Figure S1. a: the ICES standard roundfish areas for the North Sea used for the International
Bottom Trawl Surveys. b: Overall average annual sea bottom temperature (thick continuous
line) between the average of roundfish areas 1 and 2 (lower continuous line) and the average
of roundfish areas 5 and 6 (upper continuous line). The two lower dashed lines correspond to
areas 1 and 2, the two upper dashed lines to areas 5 and 6.
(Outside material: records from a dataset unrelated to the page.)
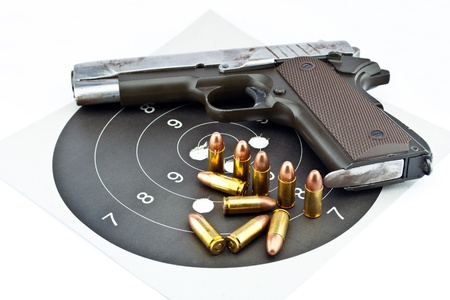 gun sight: 9-mm handgun and target shooting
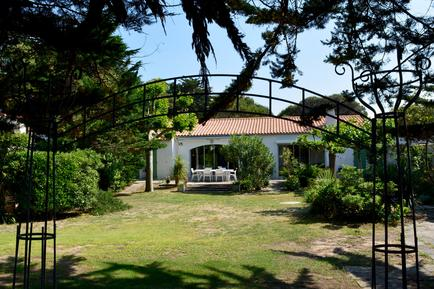 Holiday home 1206420 for 10 persons in Sainte Marie de Ré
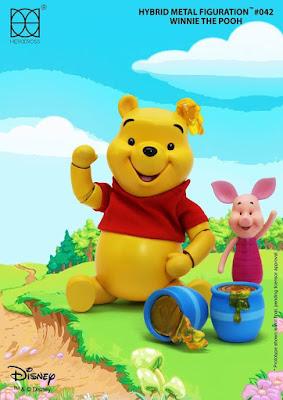 Winnie The Pooh inserito nella linea Hybrid Metal Figuration della Herocross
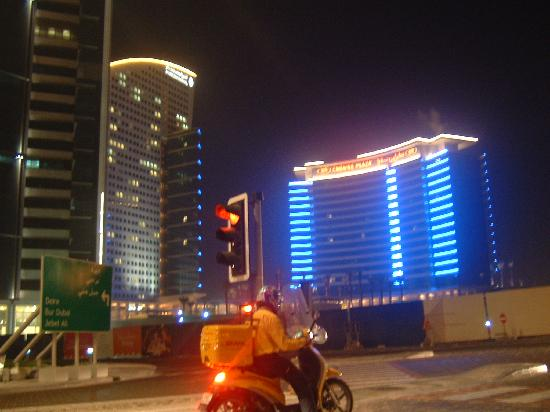 InterContinental Dubai Festival City: Hotel at night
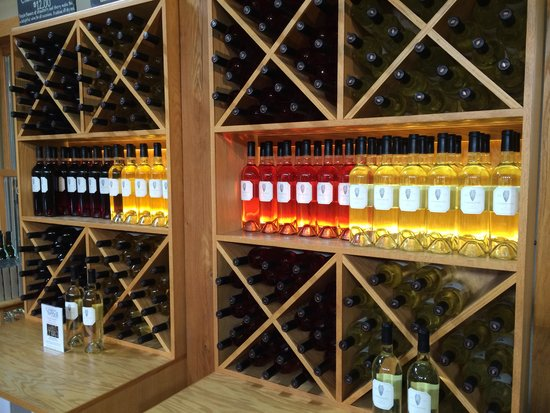Oliver Winery: Beautifully displayed wines in tasting area.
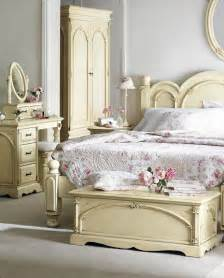 Vintage Bedroom 10 Decorating Idea App Directory Shabby Chic Decorating Ideas That Look Good For Your Bedroom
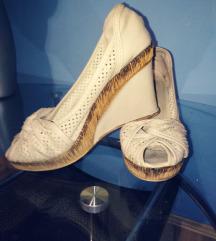 Sive cipele sa otvorenim prstima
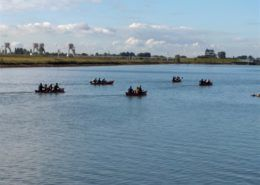 Kanovaren aan de Rhederlaagse Meren tijdens een bedrijfsuitje in Gelderland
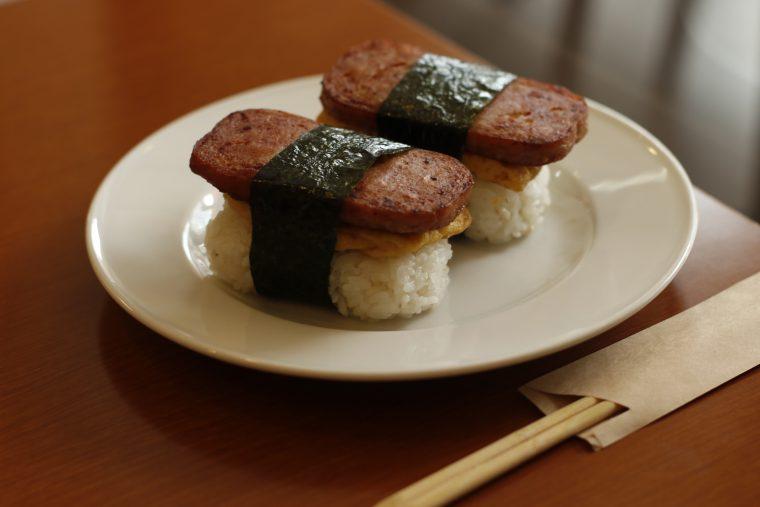 お寿司のような見た目のスパムおにぎり(14:30~18:00提供)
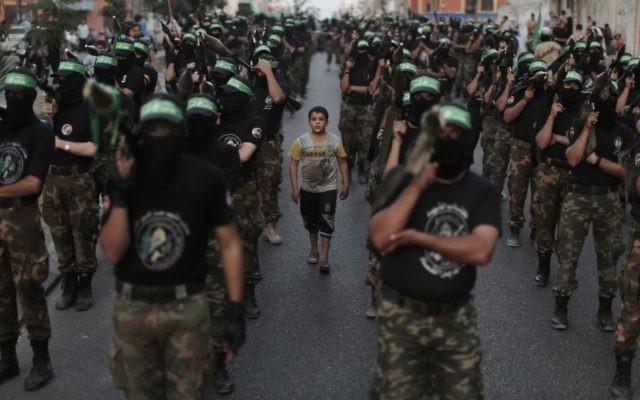 Les membres des Brigades Ezzedine al-Qassam, la branche armée du Hamas, organisent un défilé anti-Israël dans le cadre des célébrations marquant le premier anniversaire d'une opération de l'armée israélienne dans la bande de Gaza - 14 novembre 2013 (Crédit : Wissam Nassar / Flash90)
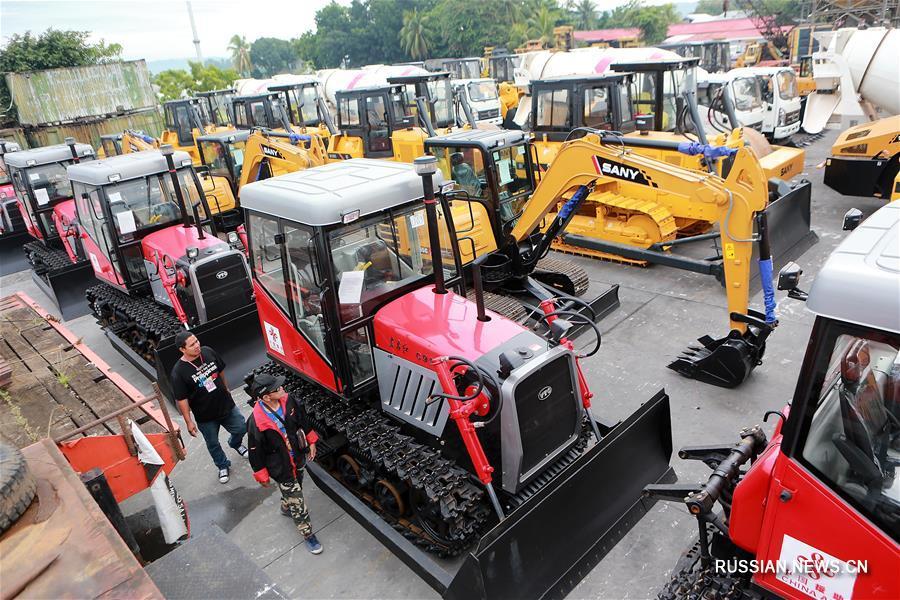 Китай передал Филиппинам инженерную технику для восстановления города Марави после боевых действий
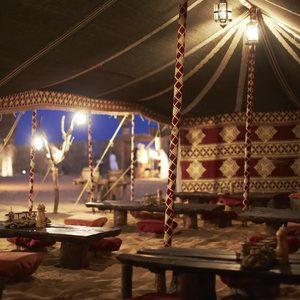 Restaurant unter traditionellem Zelt in der Wüste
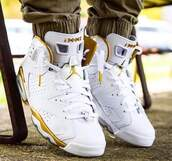 shoes,white and gold,retro 6,jordan,youth size,jordans,white sneakers,high top sneakers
Figure S2. Log-scaled relationships between the K and L
∞
parameters for the sub-stocks
considered in the analysis (triangles: cod, straight crosses: haddock, circles: whiting, squares:
herring, diagonal crosses: Norway pout, stars: sprat, F and M: female and male plaice, f and
m (in grey): female and male sole). Filled symbols stand for sub-stock in northern North Sea,
empty symbols for sub-stocks in the southern North Sea. Lines correspond to linear models
fitted to the data points.
Figure S3. Fishing mortality (filled circles) for the sub-stocks related to Trend 1 (fishing
mortality was assumed to be equal for both male and female sole South) plotted along the
fitted values from the best Dynamic Factor Analysis model (line) and their corresponding
95% confidence intervals (a: haddock North, b: Norway pout North, c: Sprat South, d: plaice
South, e: sole South, f: whiting North, g: whiting South, h: herring North).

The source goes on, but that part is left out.